──────── Input for this task ────────
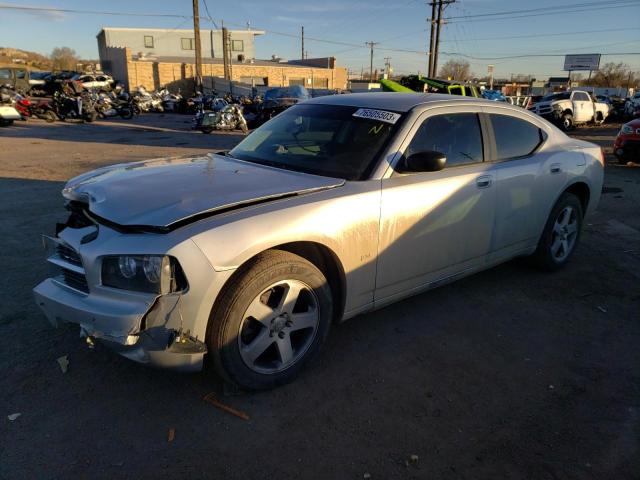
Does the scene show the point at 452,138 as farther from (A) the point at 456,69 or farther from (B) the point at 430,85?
(A) the point at 456,69

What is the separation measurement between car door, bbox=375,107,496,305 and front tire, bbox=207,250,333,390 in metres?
0.54

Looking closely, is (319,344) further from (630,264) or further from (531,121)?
(630,264)

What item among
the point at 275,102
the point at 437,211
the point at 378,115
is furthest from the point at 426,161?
the point at 275,102

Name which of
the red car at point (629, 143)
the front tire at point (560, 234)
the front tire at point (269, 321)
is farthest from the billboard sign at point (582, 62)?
the front tire at point (269, 321)

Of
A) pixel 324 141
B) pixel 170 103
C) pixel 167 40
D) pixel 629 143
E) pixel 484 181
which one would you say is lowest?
pixel 629 143

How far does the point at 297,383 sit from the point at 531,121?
3.23 meters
────────
» **Task directions**: Could you copy everything from the line containing "How far does" down through the end of the material, with each line reproduced unchanged?

» **Exercise result**:
How far does the point at 297,383 sit from the point at 531,121?
3.23 meters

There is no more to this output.